(Page extract)
# S&W 586



## Drm50 (Dec 26, 2014)

Well I’m out of plastic gun business. Sold 380 & traded off the 9mm & 40cal. The guy was happy to get a pair of plastic pistols and I was happy to relieve him of the wheel gun, the real gun. Not bad day, sold 5 and traded 2 . Brought only 1 home plus the S&W. I believe I will go back tomorrow or Sunday. Wish I had a bucket of plastic pistols to deal off.


----------



## shot1buck (Feb 23, 2011)

That is sexy! Love the wheel guns! Especially stainless


----------



## STRONGPERSUADER (Nov 5, 2006)

Drm50 said:


> Well I’m out of plastic gun business. Sold 380 & traded off the 9mm & 40cal. The guy was happy to get a pair of plastic pistols and I was happy to relieve him of the wheel gun, the real gun. Not bad day, sold 5 and traded 2 . Brought only 1 home plus the S&W. I believe I will go back tomorrow or Sunday. Wish I had a bucket of plastic pistols to deal off.
> View attachment 457199


Reminds me of Dirty Harry’s pistola.


----------



## Drm50 (Dec 26, 2014)

shot1buck said:


> That is sexy! Love the wheel guns! Especially stainless


This is 586, nickeled. I’m not into nickel but it’s much better than plastic. 686 is stainless steel. Excellent trade material. Wonder gun for piano players, straight into trade pile.


----------



## snagless-1 (Oct 26, 2014)

S&W 686 6" barrel is what I have, one hell of a gun.Shoots very accurate and is dependable.I also have a Glock 43-X 9mm.The .357 I am going to use for deer this year ,the Glock is for carry.Always liked S&W revolvers.


----------

(Exercise)
In the S&W 586 thread, what finish does Drm50 say his 586 has? The lines that come next are taken from an unrelated source.

(Collected material)
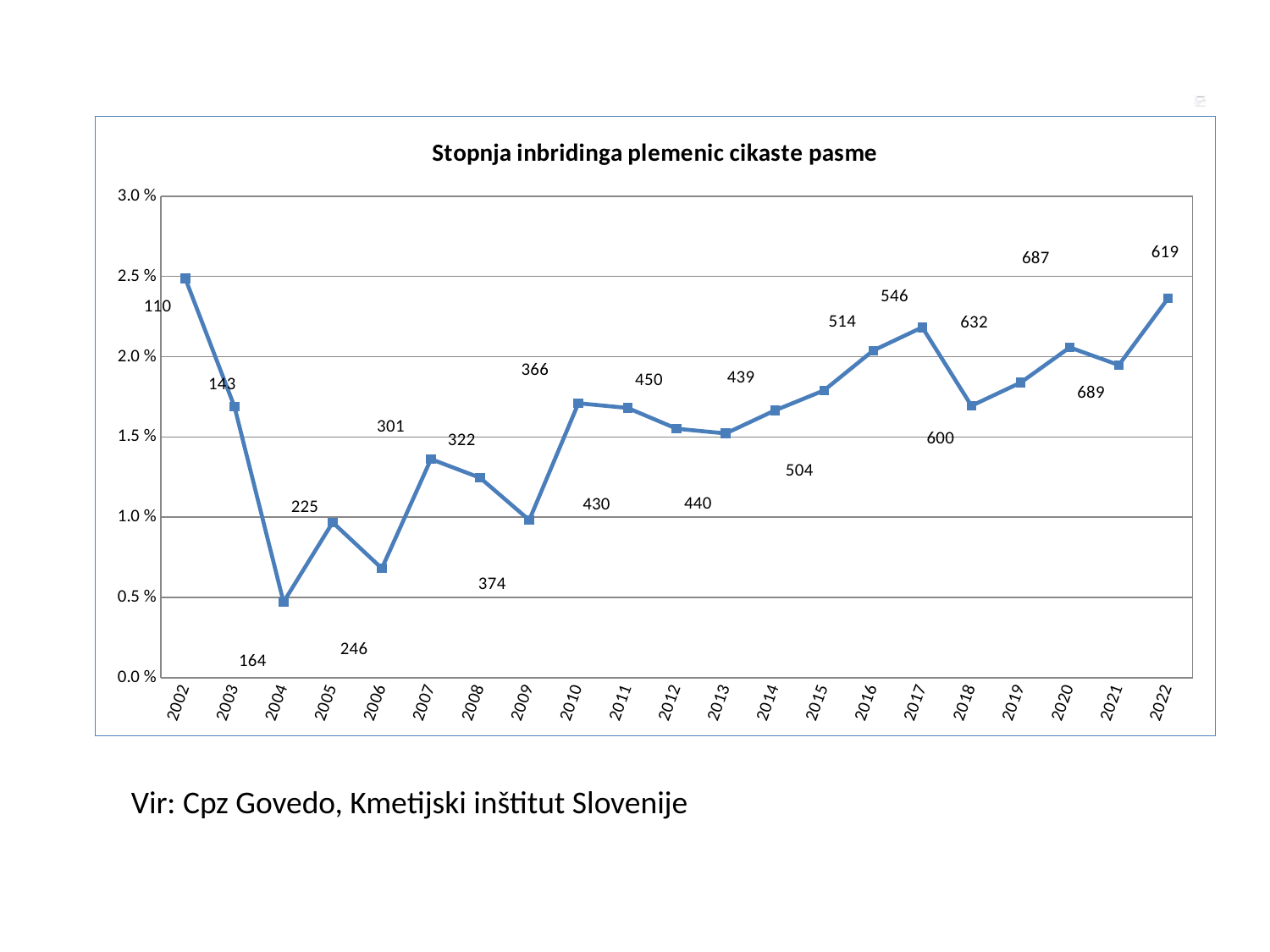
Is the value for 2018 greater or less than 2.0 %? less What is the title of the chart? Stopnja inbridinga plemenic cikaste pasme Do the values rise or fall from 2002 to 2004? fall Which year has the lowest value on the chart? 2004 How many years are plotted along the x axis of the chart? 21 Which year has the highest value on the chart? 2002 Is the value for 2002 greater or less than 2.0 %? greater Is the value for 2006 greater or less than 1.0 %? less Which year has the larger value, 2017 or 2018? 2017 What kind of chart is shown on the slide? line chart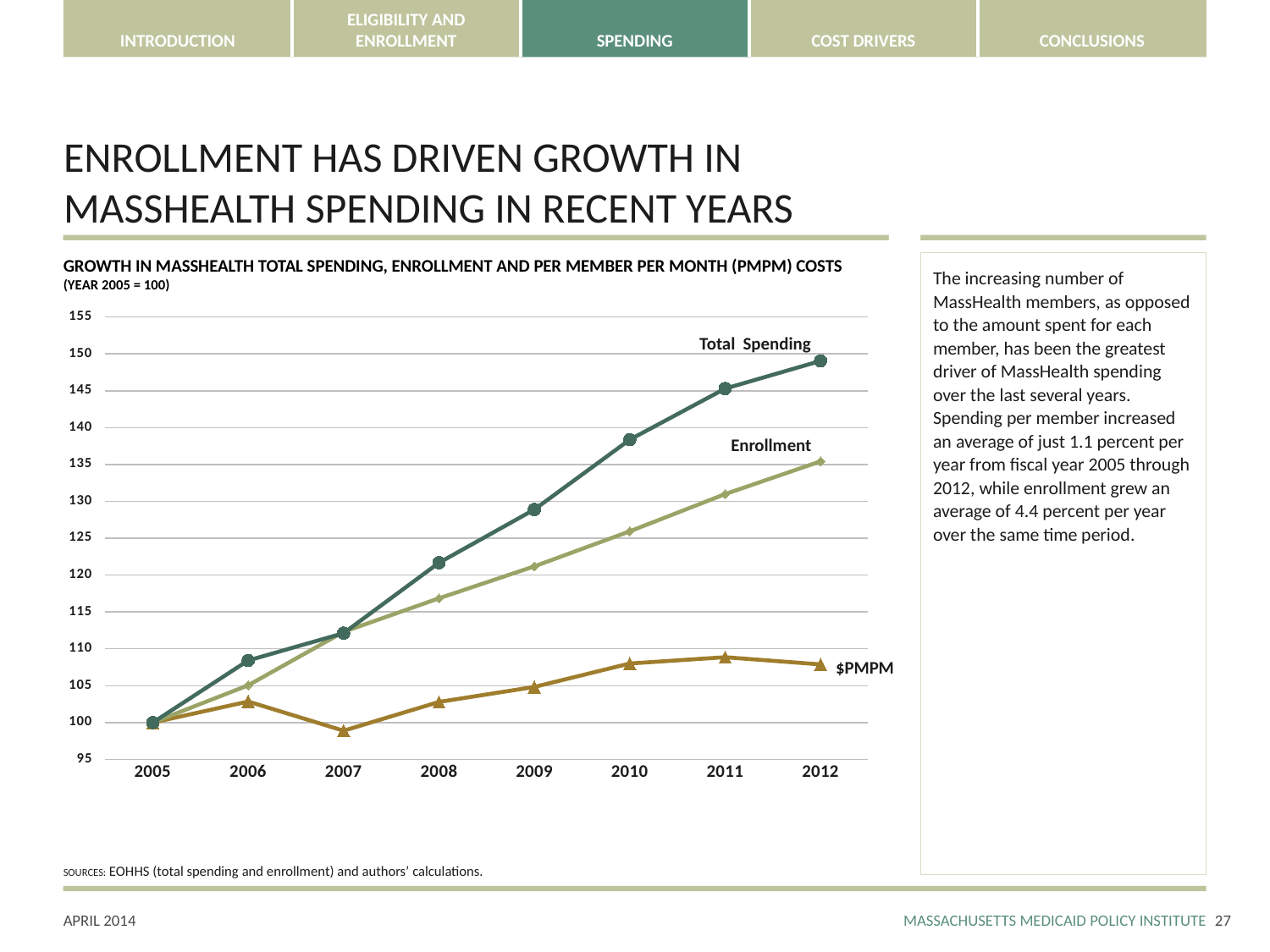
Is the value for Total Spending in 2010 greater or less than 140? less Does the Total Spending line rise or fall from 2005 to 2012? rise Which is larger in 2011, Enrollment or $PMPM? Enrollment Is the value for Total Spending in 2012 greater or less than 145? greater Is the value for $PMPM in 2007 greater or less than 100? less Which series has the lowest value in 2012? $PMPM What kind of chart is shown on the slide? line chart How many years are shown on the x axis of the chart? 8 What is the index value for Total Spending in 2005? 100 Which series has the highest value in 2012? Total Spending How many series are plotted on the chart? 3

(Result for this exercise)
It is nickeled.